Why is this? Why attempt to remove all traces of poverty? All the signs that indicate the ambivalent character of capitalism? Maybe the traffic junctions are precisely chosen, to better select and arrest aliens, persons without visas or legal residence permits? Who actually benefits from this policy? It is high time this political agreement on commercial interests and authoritarian order was changed. 

We are discussing the place – Matzleinsdorferplatz – as a history-construction site. A site where reflexive hi/stories, and historic forms are shimmering in the air. A constant digging and building – from below! A commonplace, an area of recreation. Build, where you stand! 

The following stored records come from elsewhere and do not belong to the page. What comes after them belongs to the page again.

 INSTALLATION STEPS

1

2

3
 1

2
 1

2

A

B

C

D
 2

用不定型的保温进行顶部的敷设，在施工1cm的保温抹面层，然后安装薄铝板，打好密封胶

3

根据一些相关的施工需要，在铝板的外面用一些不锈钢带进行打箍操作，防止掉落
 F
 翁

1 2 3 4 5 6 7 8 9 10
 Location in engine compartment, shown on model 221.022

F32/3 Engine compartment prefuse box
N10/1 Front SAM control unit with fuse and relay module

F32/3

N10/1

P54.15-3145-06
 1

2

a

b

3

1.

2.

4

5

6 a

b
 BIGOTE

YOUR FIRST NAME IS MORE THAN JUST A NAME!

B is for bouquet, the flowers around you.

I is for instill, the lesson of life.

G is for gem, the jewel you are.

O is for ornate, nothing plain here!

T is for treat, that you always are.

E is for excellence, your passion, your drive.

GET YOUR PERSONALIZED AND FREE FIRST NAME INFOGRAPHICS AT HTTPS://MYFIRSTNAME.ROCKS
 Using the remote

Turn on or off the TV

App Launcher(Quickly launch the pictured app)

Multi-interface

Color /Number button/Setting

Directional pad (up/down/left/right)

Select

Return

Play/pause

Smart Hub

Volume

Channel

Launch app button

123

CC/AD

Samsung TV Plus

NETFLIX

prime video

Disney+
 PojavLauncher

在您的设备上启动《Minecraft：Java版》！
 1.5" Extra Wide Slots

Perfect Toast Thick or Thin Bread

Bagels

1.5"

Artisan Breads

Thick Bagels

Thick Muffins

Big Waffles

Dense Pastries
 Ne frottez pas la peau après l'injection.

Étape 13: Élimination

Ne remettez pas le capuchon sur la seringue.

Matzleinsdorferplatz for us is a history site, at it’s best. A site where histories, stories and historical forms and constructions are completely mixed up. There is a constant digging and building process going on. We would like to see this place as a commonplace, a leisure area, an area of inspiring rest and relaxation. 

We wish to install a museum in the former firework store. A place for critical thinking and for continuing our historical work, with our experimental approach and with our research into traffic and motion.  

We dream of an open place. With platforms, bridges, stairways, little towers and pavillions. We wish to see awesome traffic islands, plants that are rambling, flourishing thistles, exciting playgrounds and a fine social infrastructure for everyone. We wish to experience the emergence of a local recreation area, with bushes and trees, vegetables and sculptures all around. 

Matzleinsdorferplatz as a metaphor, as a springboard, as an experimental field, as a fantastical planning area. 

We ask everyone who believes in a democratic, socially caring and open city, who believes in exciting traffic, to join our efforts. Let us spin together. On threads for a speculative, fantastic and a good life for all.